My programmer just built an application with PHP using Doctrine ORM (will be a high traffic social networking website), and it's very heavy in PHP/Apache and CPU. The queries are wonderfully fast, and MySQL is barely using any CPU, it's just Apache.
I was curious to if an SSD would help speed up PHP/Apache, because I know the bottleneck is in PHP reading multiple files, class files, and loading up a bunch of data.
So common sense makes me think if PHP is reading multiple PHP files, an SSD would only help as far as read/write?
I was thinking of doing a high performance SSD for the PHP application, but for user image uploads, I would just continue using a 15k SAS. Is there any performance issues regarding using an SSD in this kind of situation?
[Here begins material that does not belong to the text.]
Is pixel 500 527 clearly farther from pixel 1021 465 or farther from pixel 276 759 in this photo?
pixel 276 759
And would it prove to help speed up PHP/Apache, and help the CPU problem out?
The only time you'll get an increase in performance is if your system profiling shows that you're currently bottlenecked on disk I/O. Does your system profiling show this?
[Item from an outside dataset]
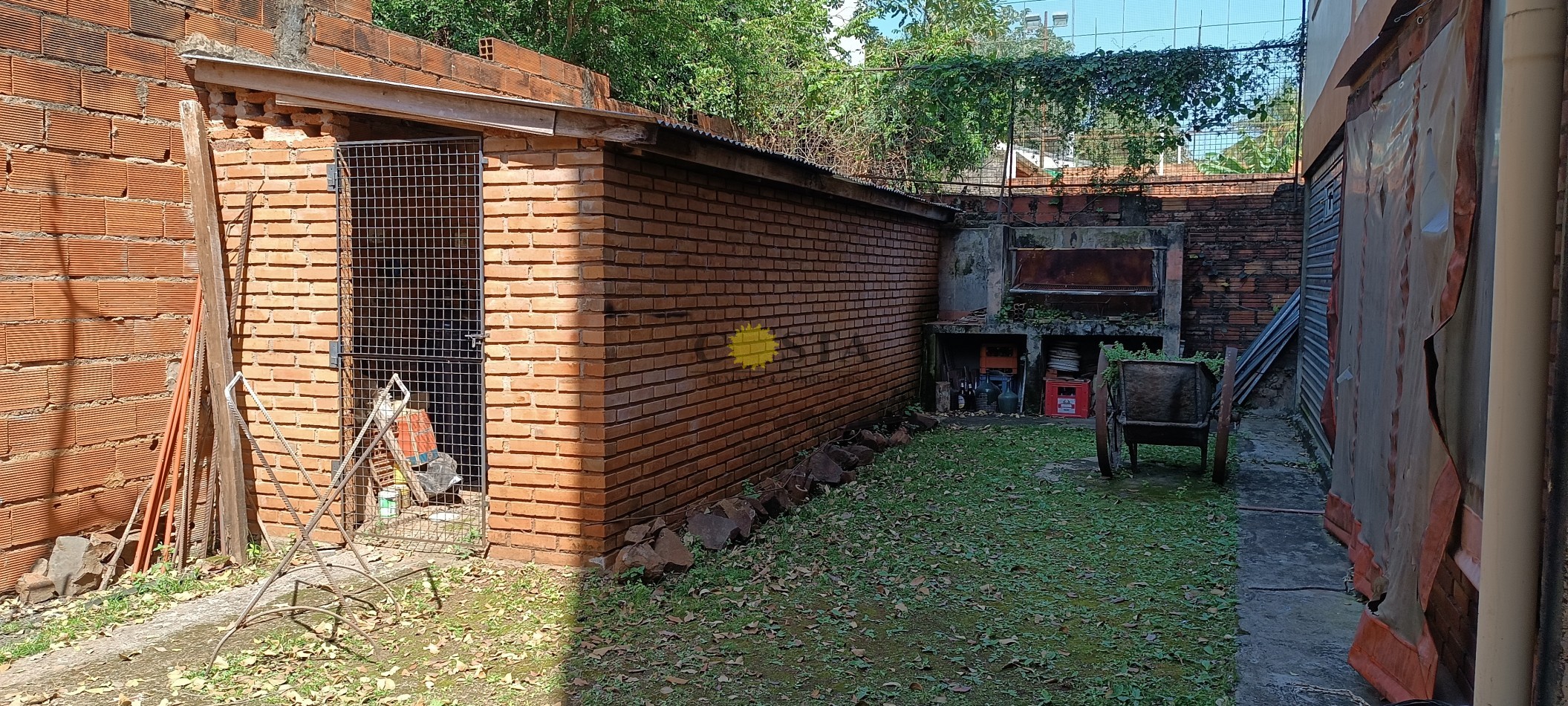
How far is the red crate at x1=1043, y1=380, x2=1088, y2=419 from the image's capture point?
12.1 metres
I'd better profile your code to see where bottlenecks really are, as good SSDs are pretty costly and (at first glance) won't give you that much performance gain for that money.
What's load level you have now? Is it test system or production server with 1000's of users on it?
I disagree wholeheartedly with that last comment.
SSD will make a massive enormously huge difference in performance.
Unfortunately, most administrators out there are ignorant of what they need to do to properly setup SSD and the surrounding server system to make use of the SSD performance so all they do instead is use SSD as a drop in replacement for SATA and no that does not work to well.
It is something like buying a million dollar high end sports car and then using it to drive only to and from work each day because you don't know how to drive it to make use of it's potential.
Where I am at, we have properly tuned the systems across the board to make use of the SSD drives and the difference is far beyond amazing and well worth it.